Once women come to the United States, if they or their family members do not have immigration documents, they remain at risk of deportation. Whole families migrate in response to deportation. The number of U.S.-born children enrolling in Mexican schools is reportedly rising due to the deportation of family members.

Deportation also plunges immigrant families in the United States into poverty. An immigration arrest drops family household income by an average of approximately $15,400. This means that women need to take on multiple, often low-wage, jobs to survive. Foreign-born women make up 15 percent of all employed women in the United States over the age of 16. Over 60 percent of immigrant women in San Francisco reported not signing up for benefits for which they are eligible out of fear that they will be arrested by ICE or deported.

There are physical and psychological consequences for generations of women and children as a result of decades of family separation, detention, deportation, unemployment and poverty that are difficult to quantify. Isolation, violence and poverty lead women to rely on the men in their lives often forced to stay in violent relationships.

Immigrant women and the U.S. working class

According to the 2013 American Community Survey, there were 13.1 million immigrant women workers in the United States, making up approximately 7 percent of U.S. workers. Most women come from Mexico, the Philippines, India, China and Vietnam, migrating to the cities to work in housekeeping, nursing/home health, and service. They make up a significant component and contribute to the social composition of the working class today.

Over 20 years ago, Sam Marcy explained the importance of the changing nature of the working class in the pamphlet High Tech, Low Pay (1986):

The decline of the traditionally more privileged workers and industries with higher wages and the creation of a vast pool of lower-paid workers. … From a class point of view, it is truly one of the most profound, socially significant trends to emerge.

Statistics appear almost daily in the capitalist press that show how much of the working class today is Black, Latin, Asian, Native as well as women. The most recent study shows that white males are no longer predominant in industry.

The workforce is already composed of over 40 percent women. And notwithstanding the heavy Black and Latin unemployment, their percentage of the workforce continues to increase significantly.

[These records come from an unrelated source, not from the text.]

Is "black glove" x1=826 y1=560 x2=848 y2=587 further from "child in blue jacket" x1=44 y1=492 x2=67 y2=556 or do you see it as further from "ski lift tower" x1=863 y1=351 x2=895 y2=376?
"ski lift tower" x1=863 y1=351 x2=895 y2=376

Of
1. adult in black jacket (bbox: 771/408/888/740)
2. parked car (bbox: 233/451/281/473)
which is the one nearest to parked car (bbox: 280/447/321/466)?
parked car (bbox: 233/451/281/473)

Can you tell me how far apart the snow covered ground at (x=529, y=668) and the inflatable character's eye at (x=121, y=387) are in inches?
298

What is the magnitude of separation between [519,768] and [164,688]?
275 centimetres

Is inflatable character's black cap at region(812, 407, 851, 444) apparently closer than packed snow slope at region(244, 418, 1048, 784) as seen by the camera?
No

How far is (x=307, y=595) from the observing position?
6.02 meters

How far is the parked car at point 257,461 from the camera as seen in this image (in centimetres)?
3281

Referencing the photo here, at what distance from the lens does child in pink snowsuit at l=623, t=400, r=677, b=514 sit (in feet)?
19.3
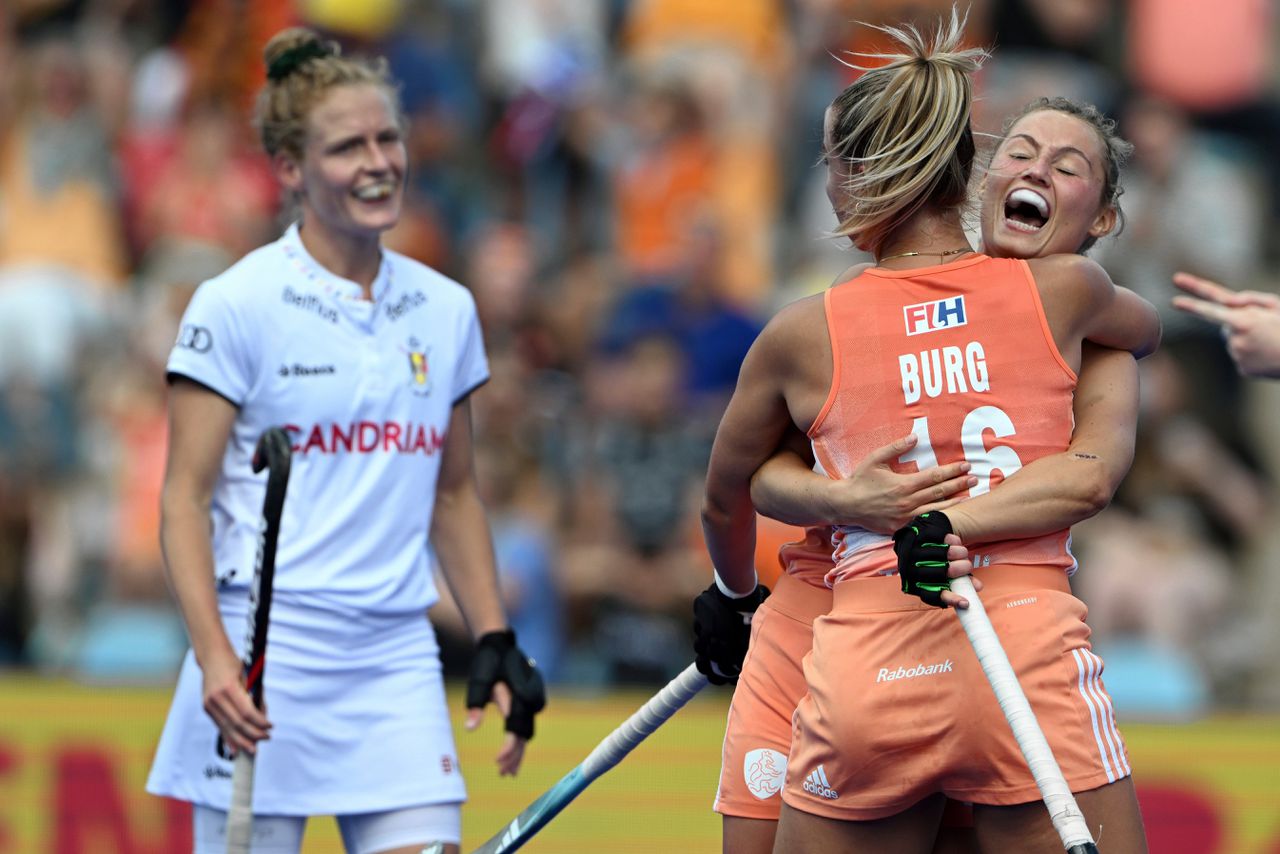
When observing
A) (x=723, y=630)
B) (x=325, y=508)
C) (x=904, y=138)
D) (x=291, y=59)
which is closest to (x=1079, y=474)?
(x=904, y=138)

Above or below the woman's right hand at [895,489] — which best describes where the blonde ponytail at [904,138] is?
above

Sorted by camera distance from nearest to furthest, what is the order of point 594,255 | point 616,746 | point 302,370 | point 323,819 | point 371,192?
point 616,746 < point 302,370 < point 371,192 < point 323,819 < point 594,255

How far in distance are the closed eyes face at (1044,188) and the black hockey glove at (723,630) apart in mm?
1011

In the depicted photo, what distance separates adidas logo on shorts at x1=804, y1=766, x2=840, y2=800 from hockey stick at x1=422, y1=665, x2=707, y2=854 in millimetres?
680

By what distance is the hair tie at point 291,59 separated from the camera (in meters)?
4.89

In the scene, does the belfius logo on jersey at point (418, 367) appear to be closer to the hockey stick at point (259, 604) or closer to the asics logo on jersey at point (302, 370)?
the asics logo on jersey at point (302, 370)

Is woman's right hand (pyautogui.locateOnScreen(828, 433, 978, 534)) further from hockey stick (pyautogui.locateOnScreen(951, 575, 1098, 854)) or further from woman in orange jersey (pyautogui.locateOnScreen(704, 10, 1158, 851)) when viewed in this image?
hockey stick (pyautogui.locateOnScreen(951, 575, 1098, 854))

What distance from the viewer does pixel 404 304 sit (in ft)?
16.0

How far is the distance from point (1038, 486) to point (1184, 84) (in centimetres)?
699

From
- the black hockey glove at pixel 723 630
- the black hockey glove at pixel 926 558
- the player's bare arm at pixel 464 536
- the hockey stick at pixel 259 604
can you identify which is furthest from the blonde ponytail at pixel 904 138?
the player's bare arm at pixel 464 536

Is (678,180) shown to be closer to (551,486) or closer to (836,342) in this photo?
(551,486)

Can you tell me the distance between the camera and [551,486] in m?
9.03

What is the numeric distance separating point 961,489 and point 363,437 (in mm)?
1736

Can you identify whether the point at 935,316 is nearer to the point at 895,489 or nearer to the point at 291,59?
the point at 895,489
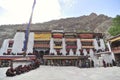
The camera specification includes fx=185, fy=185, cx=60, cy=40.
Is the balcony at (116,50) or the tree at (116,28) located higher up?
the tree at (116,28)

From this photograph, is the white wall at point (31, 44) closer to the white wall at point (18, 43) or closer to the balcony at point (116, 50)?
the white wall at point (18, 43)

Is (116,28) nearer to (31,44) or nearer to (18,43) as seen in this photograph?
(31,44)

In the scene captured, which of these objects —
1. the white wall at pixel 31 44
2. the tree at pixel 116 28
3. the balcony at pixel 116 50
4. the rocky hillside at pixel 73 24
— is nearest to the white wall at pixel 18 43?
the white wall at pixel 31 44

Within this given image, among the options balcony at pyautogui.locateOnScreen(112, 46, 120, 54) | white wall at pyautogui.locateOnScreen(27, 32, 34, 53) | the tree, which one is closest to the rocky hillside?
white wall at pyautogui.locateOnScreen(27, 32, 34, 53)

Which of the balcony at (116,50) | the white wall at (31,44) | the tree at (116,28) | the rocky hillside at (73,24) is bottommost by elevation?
the balcony at (116,50)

The trends Marcy identified are far more pronounced today and hav important implications for the organization of the U.S. working class and its struggles.

The global struggle for women’s liberation

There are many ways that global migration both involves and affects women and our families. We travel by ourselves and with our young children around the world to survive. We brave the most oppressive and dangerous working environments. Women are targeted by imperialist conquest and war. We have left our homes and have become an integral part of the global economy.

As we build the international struggle for socialism and liberation, women will be front-and-center among the leadership. We will fight the hardest for protections at work and education for our children. Ultimately, we will join with our brothers in resistance to create a
system that protects our needs over
private profit.

Endnotes
1. Ana’s real name is not used here to preserve anonymity.